就在这时,陈恒易的命令如同惊雷般在他脑海中炸响:“木水火土四鬼听令……寻一宝地统筹搭建北极驱邪酆都道坛……高举一旗,颐和太平。”
水鬼眼中精光一闪,嘴角的假笑瞬间变得狰狞。
他猛地一拍桌子,震得桌上的茶杯都跳了起来。
“筹备粮草?”水鬼冷笑一声,“我看你们是活腻歪了!”
钦差大臣被他这突如其来的举动吓了一跳,色厉内荏地喝道:“大胆!你竟敢违抗圣旨?!”
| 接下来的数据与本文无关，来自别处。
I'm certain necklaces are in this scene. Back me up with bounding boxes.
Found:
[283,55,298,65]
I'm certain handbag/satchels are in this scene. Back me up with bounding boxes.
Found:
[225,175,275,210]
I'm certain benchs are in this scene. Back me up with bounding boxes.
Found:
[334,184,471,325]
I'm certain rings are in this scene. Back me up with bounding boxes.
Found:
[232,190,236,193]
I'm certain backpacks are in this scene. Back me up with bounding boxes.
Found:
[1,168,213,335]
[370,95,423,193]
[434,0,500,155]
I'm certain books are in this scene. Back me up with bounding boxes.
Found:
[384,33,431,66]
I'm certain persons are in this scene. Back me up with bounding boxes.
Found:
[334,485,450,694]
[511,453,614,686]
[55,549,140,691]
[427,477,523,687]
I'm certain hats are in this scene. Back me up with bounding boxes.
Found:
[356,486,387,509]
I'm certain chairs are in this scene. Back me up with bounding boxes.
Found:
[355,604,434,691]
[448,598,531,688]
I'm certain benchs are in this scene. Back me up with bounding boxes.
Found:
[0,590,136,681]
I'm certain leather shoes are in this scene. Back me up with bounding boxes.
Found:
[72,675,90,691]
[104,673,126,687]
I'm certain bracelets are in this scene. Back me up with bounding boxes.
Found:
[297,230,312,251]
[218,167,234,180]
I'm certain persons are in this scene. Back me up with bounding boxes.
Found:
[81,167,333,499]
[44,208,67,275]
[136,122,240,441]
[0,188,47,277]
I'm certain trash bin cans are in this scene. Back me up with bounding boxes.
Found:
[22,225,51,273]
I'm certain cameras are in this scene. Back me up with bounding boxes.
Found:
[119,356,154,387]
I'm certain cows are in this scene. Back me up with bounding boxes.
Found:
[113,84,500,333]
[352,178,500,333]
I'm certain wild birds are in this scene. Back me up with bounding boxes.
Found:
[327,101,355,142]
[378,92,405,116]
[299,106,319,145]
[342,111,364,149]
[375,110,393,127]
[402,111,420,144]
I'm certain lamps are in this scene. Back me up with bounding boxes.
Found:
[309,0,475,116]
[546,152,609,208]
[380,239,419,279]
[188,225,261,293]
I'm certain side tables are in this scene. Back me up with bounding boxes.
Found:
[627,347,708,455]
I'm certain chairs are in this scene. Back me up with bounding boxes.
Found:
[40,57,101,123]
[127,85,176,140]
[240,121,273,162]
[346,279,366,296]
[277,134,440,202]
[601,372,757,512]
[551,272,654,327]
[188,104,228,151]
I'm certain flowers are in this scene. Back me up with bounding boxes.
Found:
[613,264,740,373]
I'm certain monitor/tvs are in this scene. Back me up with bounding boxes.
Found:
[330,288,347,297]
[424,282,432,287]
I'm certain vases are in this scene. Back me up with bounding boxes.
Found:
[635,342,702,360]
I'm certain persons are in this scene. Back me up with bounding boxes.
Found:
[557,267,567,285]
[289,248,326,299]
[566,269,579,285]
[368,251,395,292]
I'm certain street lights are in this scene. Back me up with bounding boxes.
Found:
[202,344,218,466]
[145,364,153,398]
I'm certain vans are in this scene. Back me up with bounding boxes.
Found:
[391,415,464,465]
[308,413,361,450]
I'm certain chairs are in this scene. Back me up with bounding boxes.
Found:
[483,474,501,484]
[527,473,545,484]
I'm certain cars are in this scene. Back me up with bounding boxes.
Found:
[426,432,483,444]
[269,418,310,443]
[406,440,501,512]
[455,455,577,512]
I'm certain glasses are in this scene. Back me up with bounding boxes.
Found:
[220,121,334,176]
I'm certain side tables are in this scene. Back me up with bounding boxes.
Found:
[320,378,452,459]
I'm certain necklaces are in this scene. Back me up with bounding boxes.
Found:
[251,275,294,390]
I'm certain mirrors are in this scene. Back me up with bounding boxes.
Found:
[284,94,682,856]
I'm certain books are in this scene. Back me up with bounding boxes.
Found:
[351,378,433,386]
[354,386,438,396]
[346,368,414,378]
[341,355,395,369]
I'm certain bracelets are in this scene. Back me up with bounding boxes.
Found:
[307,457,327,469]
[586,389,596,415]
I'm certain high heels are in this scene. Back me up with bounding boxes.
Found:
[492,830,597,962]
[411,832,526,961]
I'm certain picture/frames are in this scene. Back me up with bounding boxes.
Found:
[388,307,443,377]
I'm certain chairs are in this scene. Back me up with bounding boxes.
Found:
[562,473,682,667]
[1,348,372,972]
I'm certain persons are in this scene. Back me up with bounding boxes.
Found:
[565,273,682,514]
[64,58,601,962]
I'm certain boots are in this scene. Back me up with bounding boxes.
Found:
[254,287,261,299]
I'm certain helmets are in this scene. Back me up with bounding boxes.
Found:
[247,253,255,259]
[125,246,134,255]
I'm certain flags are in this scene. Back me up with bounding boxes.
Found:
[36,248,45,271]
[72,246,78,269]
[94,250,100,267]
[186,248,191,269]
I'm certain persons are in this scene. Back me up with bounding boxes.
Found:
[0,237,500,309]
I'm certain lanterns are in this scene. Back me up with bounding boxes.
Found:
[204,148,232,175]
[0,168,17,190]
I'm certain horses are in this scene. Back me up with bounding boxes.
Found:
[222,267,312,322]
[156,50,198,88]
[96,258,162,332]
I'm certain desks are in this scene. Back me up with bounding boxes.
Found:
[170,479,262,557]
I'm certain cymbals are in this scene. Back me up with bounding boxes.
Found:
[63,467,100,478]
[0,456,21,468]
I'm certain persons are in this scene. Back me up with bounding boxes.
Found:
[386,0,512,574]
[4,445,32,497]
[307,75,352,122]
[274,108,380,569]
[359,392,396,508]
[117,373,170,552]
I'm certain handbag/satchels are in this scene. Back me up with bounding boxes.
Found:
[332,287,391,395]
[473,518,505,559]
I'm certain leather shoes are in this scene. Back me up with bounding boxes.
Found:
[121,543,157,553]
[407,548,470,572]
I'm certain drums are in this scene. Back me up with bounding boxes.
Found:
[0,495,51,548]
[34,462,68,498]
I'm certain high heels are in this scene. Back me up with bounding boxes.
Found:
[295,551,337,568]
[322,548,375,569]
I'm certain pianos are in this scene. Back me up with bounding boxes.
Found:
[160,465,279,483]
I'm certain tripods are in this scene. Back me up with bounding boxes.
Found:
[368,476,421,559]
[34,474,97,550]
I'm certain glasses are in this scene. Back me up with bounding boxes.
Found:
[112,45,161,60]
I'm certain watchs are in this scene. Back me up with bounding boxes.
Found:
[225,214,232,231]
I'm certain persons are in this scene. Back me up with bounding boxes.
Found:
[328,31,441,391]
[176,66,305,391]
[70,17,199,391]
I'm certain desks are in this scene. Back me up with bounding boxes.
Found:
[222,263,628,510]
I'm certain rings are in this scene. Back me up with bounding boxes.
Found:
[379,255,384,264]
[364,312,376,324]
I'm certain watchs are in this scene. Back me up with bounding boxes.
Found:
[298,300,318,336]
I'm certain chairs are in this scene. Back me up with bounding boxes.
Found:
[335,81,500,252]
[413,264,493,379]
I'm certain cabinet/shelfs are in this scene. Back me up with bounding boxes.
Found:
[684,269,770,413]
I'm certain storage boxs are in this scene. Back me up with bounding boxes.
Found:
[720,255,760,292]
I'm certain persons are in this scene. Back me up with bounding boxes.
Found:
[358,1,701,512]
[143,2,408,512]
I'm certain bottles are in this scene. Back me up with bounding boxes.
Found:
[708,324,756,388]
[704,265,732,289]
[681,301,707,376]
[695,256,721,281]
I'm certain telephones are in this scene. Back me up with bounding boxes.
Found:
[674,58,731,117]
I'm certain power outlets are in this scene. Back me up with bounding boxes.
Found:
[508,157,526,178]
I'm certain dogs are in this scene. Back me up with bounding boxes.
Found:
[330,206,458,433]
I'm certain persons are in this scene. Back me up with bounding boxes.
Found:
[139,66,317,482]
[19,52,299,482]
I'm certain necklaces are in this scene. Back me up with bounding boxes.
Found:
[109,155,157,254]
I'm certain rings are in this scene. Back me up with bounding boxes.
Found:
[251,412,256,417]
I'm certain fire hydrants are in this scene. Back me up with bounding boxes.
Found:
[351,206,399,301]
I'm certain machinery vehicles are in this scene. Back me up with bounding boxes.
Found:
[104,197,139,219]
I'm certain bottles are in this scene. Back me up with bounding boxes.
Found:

“圣旨?”水鬼嗤笑一声,“什么狗屁圣旨!我只听我家老板的命令!”
老板?
钦差大臣完全怔住了。他仿佛听到了什么难以置信的话语。
对面是谁?对面这可是两江总督,一品大臣!
在他的头顶,除了京城圣上之外,可就没有其他人了。
但此刻,这位万人之上的两江总督却说出“听老板的命令”。
这让他的世界观在这一刻都仿佛崩塌了。
而水鬼却不想理会钦差大臣在想什么。此刻他只知道,既然老板发出命令了,那么自己就要响应。
忽然,他目光一扫,看到一旁悬挂在墙上的宝剑。
水鬼没有迟疑,直接抽出宝剑,顺势就将这钦差大臣的狗头砍落下来。
钦差大臣:啊吾命休矣!”
水鬼提着狗头,迈步而出,直奔军营而去。
“来人!”水鬼高声喊道,“传我命令,即刻起义,响应太平军北伐!”
随着水鬼号令一出,那营中兵卒顿时就响应起来。
在之前,水鬼便已经做好了准备,至于那些顽固分子,自然也早早的被砍头当花肥了。
.......
到了第二天,陈恒易所期望的道坛也已修建完成
也如永安城一般,这道坛建成之日,周围也都围满了百姓,但因人手规模缘故,终究还是没有永安城的人多。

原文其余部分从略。